**TO DO**
When a line of the listing below has the string "standing" in it, copy that line.
#####
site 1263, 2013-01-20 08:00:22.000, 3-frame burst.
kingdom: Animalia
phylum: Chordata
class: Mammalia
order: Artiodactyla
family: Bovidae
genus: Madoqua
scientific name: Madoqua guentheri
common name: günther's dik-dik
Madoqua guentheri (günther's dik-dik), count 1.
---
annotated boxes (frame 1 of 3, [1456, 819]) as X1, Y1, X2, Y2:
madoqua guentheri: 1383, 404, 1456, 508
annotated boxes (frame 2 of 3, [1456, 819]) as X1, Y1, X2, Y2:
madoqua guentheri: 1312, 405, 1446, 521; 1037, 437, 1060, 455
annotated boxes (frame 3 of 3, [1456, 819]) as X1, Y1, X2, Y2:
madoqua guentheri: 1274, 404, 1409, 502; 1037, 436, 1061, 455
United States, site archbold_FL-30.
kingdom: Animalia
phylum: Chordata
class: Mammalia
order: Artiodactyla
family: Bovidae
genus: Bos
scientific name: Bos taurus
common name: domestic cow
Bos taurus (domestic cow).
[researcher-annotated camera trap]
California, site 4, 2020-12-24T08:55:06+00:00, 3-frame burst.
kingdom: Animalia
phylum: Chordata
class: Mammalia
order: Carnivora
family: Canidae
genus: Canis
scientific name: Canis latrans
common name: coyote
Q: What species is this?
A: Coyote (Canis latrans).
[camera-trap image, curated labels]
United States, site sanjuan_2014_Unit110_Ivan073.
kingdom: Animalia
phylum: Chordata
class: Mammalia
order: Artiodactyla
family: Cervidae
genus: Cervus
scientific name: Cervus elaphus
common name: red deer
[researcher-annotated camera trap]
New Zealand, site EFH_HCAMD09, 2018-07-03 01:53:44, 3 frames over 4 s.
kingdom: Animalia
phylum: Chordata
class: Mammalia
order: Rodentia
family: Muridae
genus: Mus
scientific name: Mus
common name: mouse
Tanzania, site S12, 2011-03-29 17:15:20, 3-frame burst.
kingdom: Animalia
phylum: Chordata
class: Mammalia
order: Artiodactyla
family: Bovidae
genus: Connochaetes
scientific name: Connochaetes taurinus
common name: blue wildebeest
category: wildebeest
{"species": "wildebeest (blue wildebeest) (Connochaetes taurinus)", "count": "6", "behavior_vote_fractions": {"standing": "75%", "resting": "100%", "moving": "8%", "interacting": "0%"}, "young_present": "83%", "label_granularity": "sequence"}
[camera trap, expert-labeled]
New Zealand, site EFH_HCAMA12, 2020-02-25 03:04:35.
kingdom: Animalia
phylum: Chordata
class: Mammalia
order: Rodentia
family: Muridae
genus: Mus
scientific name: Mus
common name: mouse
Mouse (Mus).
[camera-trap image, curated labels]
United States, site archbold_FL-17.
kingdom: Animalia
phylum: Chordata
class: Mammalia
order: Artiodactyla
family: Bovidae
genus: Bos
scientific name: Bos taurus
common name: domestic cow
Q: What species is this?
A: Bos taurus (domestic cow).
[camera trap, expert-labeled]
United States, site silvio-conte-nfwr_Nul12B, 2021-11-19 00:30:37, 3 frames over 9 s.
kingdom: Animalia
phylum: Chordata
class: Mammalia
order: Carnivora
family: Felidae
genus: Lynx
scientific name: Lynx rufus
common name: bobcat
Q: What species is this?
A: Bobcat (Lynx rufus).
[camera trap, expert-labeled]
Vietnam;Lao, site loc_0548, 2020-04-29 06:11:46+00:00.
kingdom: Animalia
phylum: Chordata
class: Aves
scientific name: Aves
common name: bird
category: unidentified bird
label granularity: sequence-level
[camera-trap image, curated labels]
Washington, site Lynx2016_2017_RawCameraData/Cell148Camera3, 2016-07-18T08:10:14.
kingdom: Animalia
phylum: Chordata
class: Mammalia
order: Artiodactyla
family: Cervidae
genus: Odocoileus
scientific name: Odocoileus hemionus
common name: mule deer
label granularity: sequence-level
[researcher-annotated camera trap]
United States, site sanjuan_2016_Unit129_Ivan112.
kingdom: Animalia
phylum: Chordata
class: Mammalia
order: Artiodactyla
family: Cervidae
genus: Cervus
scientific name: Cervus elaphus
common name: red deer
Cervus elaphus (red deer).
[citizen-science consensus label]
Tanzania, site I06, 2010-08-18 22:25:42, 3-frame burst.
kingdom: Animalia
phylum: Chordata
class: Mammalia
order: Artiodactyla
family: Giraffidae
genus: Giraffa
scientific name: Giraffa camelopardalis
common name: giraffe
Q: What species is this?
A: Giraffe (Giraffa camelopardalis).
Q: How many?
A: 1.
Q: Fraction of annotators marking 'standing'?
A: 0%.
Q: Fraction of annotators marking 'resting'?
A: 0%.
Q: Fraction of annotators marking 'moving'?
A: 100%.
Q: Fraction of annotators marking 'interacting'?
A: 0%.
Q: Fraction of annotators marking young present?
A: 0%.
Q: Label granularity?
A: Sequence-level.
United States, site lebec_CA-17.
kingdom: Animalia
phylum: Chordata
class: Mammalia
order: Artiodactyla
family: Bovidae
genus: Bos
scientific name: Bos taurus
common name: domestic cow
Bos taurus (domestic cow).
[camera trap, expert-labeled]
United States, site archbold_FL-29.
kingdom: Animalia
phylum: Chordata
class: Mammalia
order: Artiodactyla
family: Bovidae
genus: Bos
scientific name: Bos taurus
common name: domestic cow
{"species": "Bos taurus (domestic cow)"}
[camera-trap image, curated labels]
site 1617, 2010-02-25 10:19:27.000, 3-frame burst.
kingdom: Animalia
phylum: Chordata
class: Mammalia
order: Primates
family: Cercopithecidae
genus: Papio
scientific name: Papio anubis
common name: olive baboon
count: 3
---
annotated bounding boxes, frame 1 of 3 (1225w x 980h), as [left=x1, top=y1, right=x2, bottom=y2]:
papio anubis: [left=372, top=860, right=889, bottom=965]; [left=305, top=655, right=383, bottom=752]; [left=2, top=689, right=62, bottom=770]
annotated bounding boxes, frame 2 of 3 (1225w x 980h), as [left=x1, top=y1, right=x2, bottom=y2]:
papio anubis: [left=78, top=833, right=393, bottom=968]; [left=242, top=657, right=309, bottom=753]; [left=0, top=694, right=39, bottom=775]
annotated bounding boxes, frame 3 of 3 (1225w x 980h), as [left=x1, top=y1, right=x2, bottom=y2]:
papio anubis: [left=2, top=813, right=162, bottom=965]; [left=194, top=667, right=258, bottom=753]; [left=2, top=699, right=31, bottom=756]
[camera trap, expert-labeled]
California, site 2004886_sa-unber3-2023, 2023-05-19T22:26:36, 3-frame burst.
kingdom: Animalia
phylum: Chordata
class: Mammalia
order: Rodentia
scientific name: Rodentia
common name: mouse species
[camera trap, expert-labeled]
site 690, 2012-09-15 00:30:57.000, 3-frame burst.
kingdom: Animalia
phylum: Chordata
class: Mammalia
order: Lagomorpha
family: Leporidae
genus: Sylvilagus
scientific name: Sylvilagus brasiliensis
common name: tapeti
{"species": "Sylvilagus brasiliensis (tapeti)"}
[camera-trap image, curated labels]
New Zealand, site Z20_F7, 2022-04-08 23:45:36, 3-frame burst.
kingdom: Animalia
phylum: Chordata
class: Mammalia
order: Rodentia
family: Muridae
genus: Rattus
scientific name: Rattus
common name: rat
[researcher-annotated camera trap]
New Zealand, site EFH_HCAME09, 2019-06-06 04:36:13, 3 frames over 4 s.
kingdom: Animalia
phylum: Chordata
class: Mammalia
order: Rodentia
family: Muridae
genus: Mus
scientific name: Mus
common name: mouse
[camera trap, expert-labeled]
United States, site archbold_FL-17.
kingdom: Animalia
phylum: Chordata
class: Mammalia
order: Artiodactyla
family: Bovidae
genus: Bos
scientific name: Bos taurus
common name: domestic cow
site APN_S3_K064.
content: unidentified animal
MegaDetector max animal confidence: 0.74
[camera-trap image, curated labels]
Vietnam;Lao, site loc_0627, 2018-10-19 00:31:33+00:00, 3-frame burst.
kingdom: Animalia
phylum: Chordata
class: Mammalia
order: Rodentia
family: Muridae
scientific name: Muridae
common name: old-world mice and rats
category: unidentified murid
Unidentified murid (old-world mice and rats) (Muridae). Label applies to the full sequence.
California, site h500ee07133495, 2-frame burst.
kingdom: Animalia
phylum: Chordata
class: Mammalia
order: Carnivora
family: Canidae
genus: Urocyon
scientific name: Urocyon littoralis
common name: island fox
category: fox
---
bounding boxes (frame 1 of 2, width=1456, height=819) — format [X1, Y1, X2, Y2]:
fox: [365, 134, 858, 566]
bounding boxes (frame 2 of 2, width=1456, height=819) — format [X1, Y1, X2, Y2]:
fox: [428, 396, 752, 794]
#####
**RESULT OF THE EXERCISE**
{"species": "wildebeest (blue wildebeest) (Connochaetes taurinus)", "count": "6", "behavior_vote_fractions": {"standing": "75%", "resting": "100%", "moving": "8%", "interacting": "0%"}, "young_present": "83%", "label_granularity": "sequence"}
Q: Fraction of annotators marking 'standing'?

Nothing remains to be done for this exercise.